Results pykx cannot convert raise `pykx_dbapi.NotSupportedError` telling you
how to reshape — notably **keyed tables** (`select ... by ...`): unkey in the
query with `0!select ...`.

`connect(..., arrow_only=False)` instead stitches keyed tables from their
key/value parts and falls back to a Python-object conversion for tables pykx
can't handle (slower; timestamps land at µs rather than ns precision).

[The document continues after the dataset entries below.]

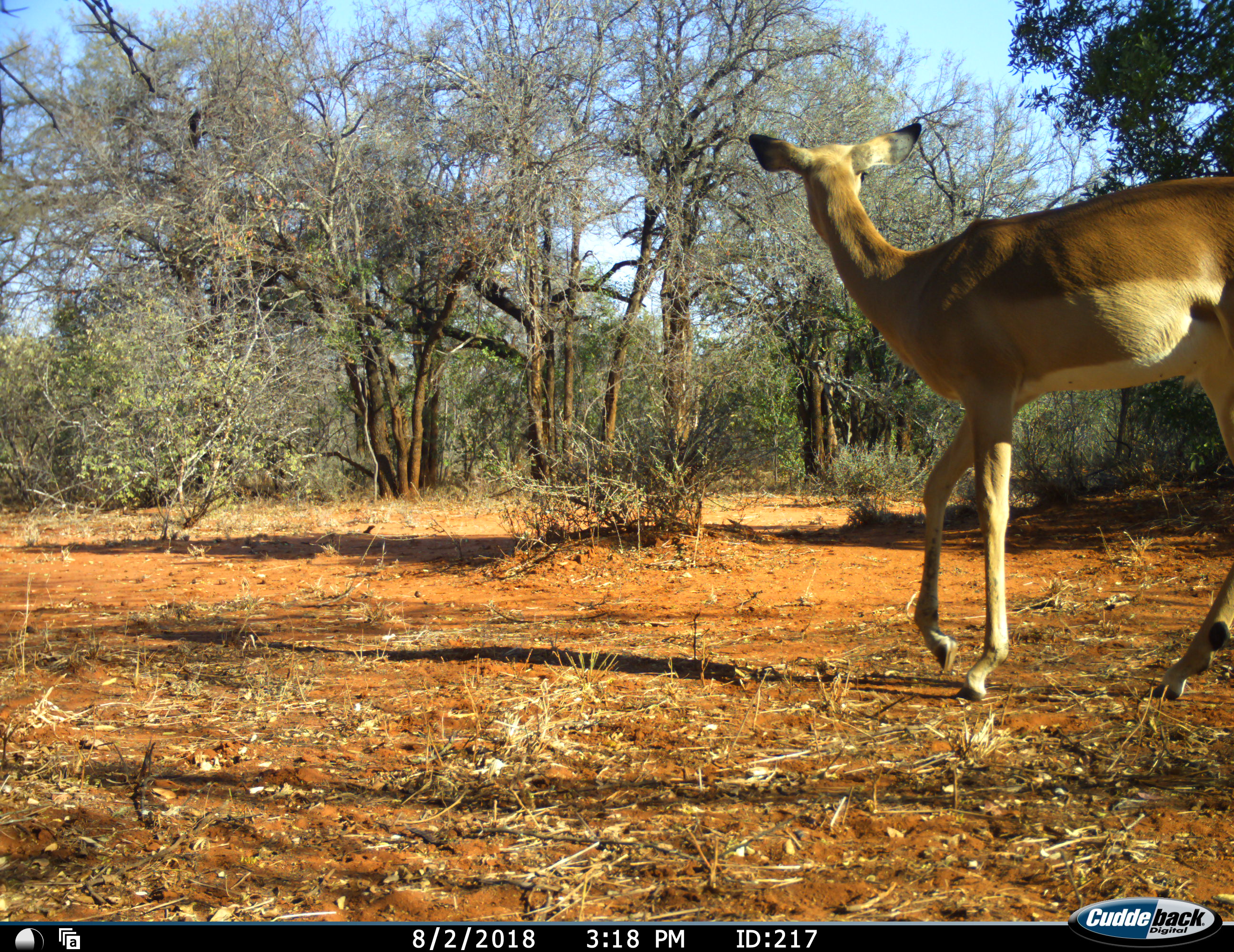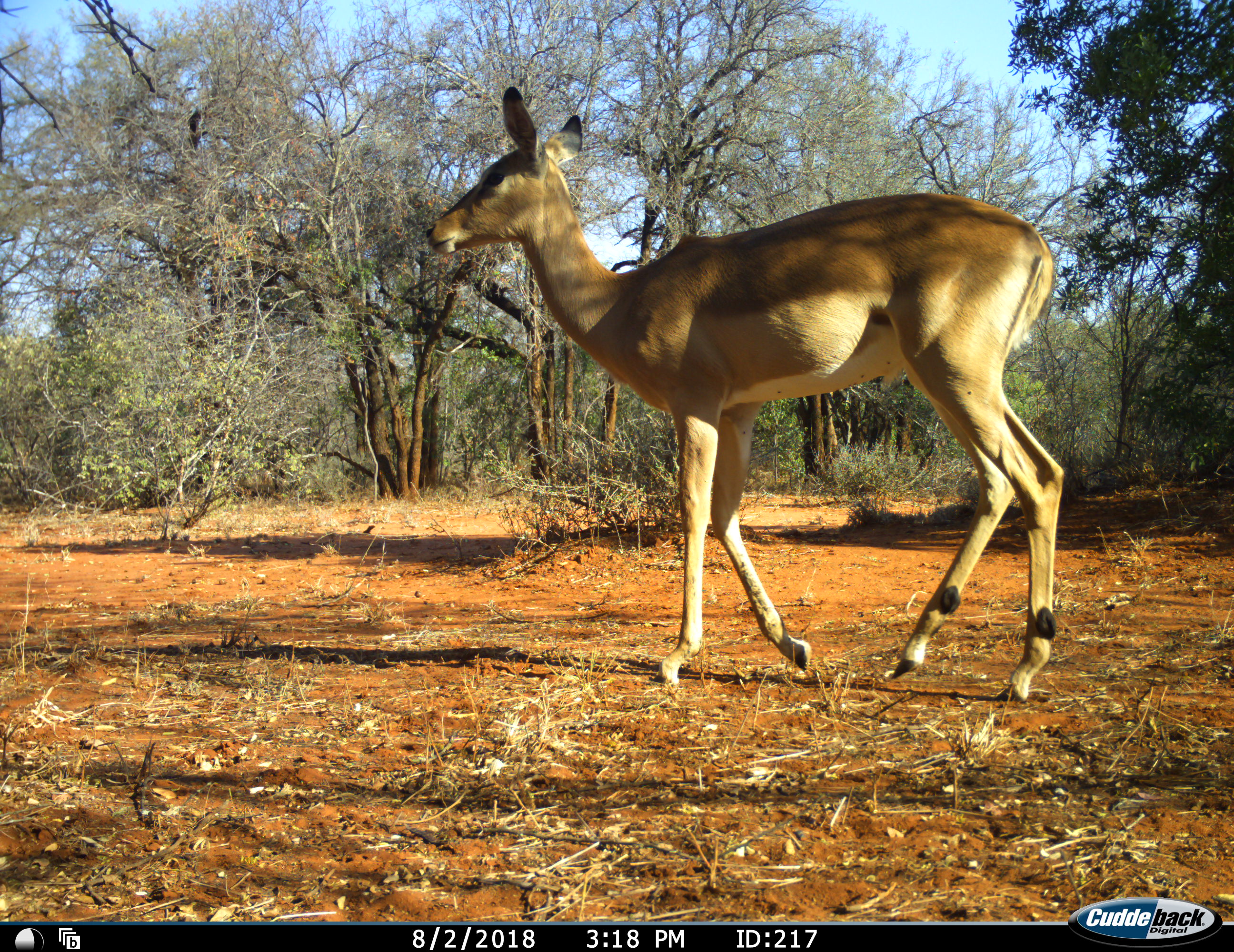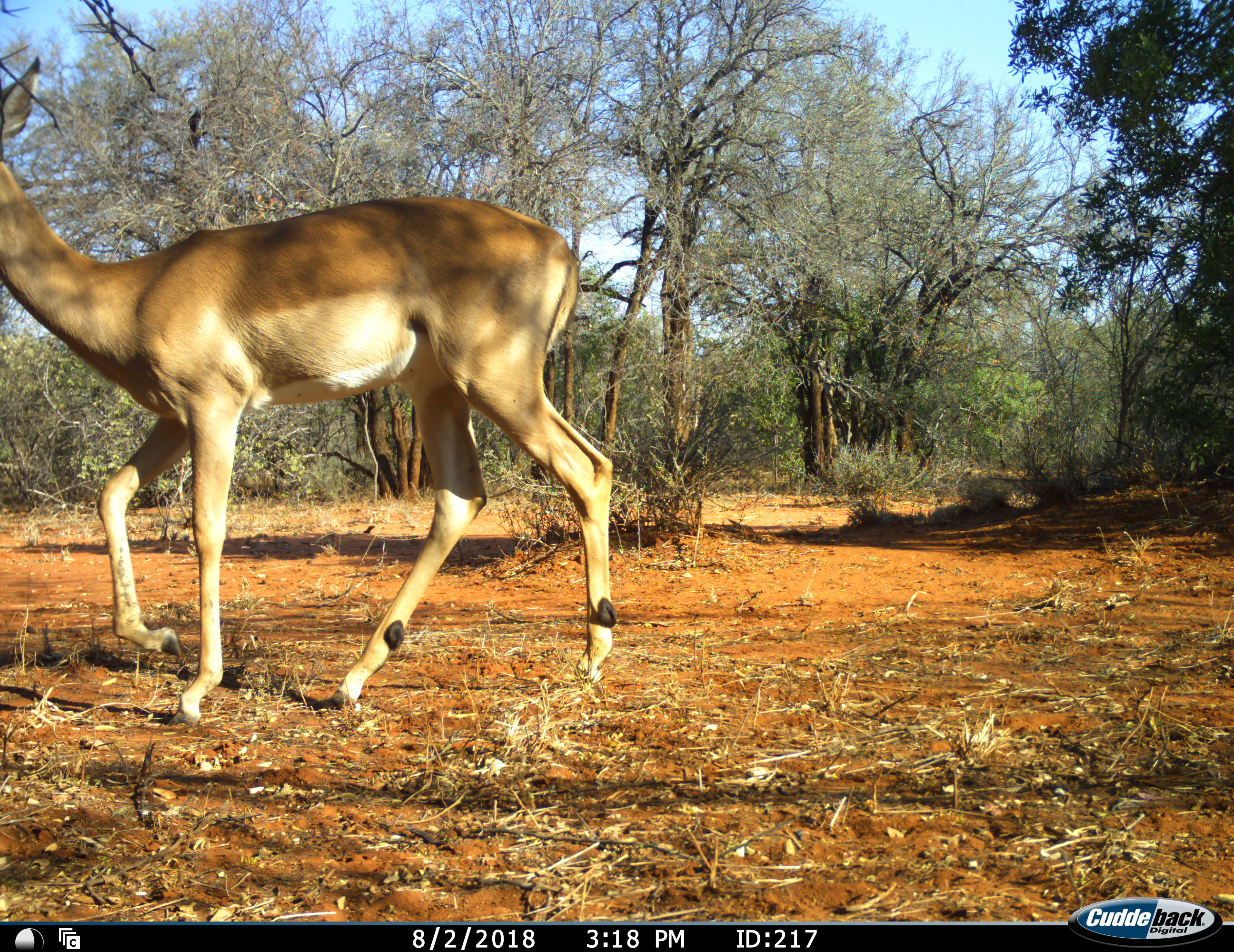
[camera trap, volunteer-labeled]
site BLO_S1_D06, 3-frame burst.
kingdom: Animalia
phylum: Chordata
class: Mammalia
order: Artiodactyla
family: Bovidae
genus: Aepyceros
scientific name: Aepyceros melampus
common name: impala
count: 1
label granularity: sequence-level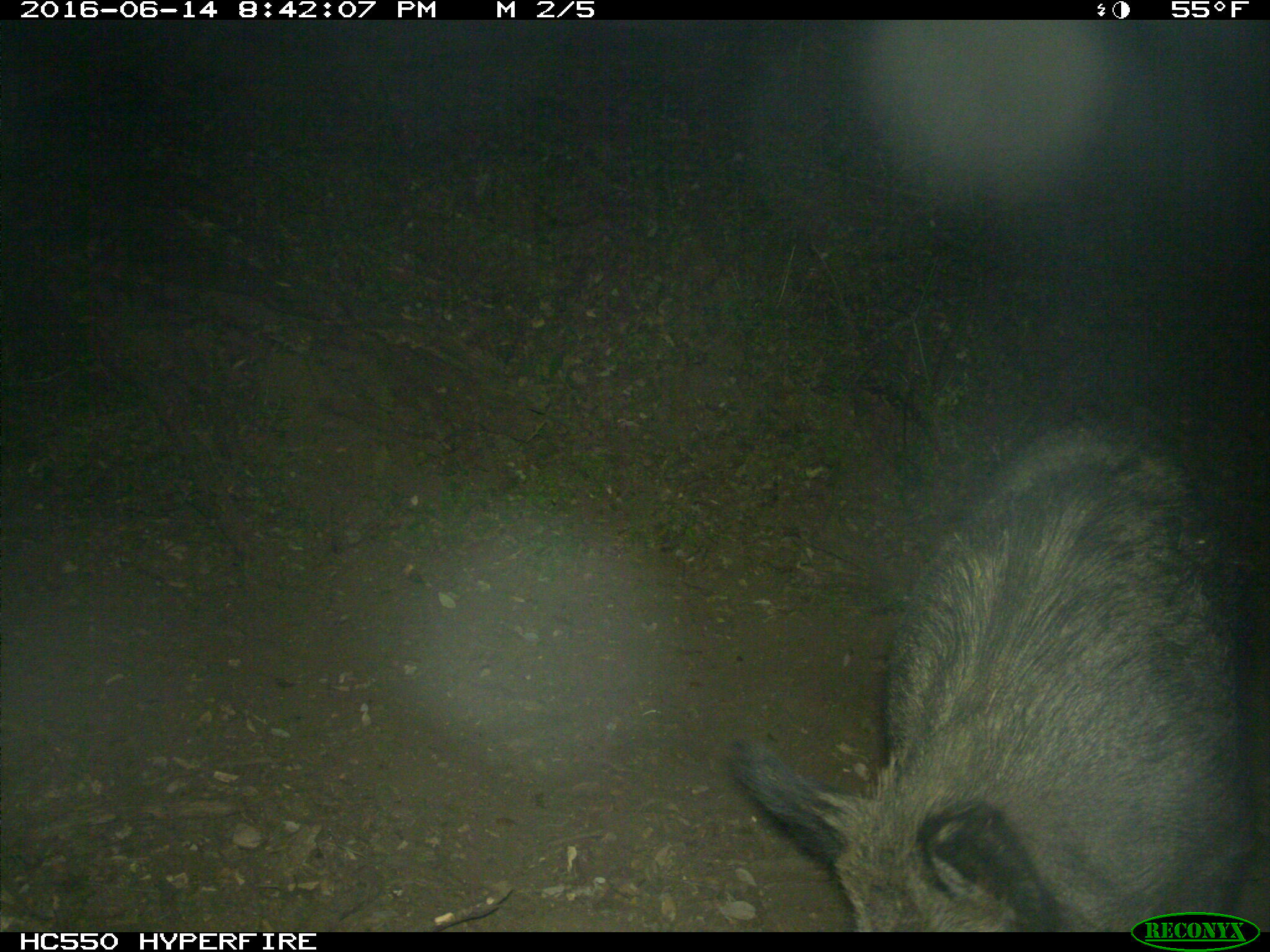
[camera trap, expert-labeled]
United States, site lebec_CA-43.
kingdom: Animalia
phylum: Chordata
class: Mammalia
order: Artiodactyla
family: Suidae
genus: Sus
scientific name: Sus scrofa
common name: wild boar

### q braces vs. marimo SQL cells

marimo compiles SQL cells to Python **f-strings** (that's how `{python_var}`
interpolation works), so a literal `{...}` — a q lambda — is evaluated as a
Python expression and typically fails with a `NameError`. Double the braces
in SQL cells:

```q
0!{{P:asc distinct x`ticker; exec P#(ticker!close) by date:date from x}} ungroup ...
```

Or run lambda-heavy queries from a Python cell, where no interpolation
happens: `mo.sql("0!{...} ...", engine=conn)`.

## Caveats

- marimo treats `kdb` as a remote dialect and won't introspect eagerly. To
  populate the datasources panel automatically, enable discovery in marimo's
  config — in your project's `pyproject.toml`:

  ```toml
  [tool.marimo.datasources]
  auto_discover_schemas = true
  auto_discover_tables = true
  auto_discover_columns = true
  ```

  (or the same keys under `[datasources]` in `~/.config/marimo/marimo.toml`
  to enable it globally).
- marimo's optional SQL-validation feature prefixes queries with `EXPLAIN`,
  which q rejects. Harmless — it surfaces as a validation warning; leave
  validation off for this connection.
- `commit()`/`rollback()` are no-ops: q IPC has no transactions.
- The deprecated q datetime (`z`) type is not supported (pykx refuses to
  convert it); cast to timestamp in your query, e.g. `"p"$x`.
- pykx's context interface is disabled by default (`no_ctx=True`): this
  wrapper never uses it, and its k)-dialect bootstrap breaks some q-only
  servers (e.g. KX Insights). Pass `connect(..., no_ctx=False)` to re-enable.

## Development

```bash
uv sync
uv run pytest
```

Tests run against a fake pykx — no q server needed. They include contract
tests that fail loudly if marimo's or polars' DB-API duck-typing ever changes.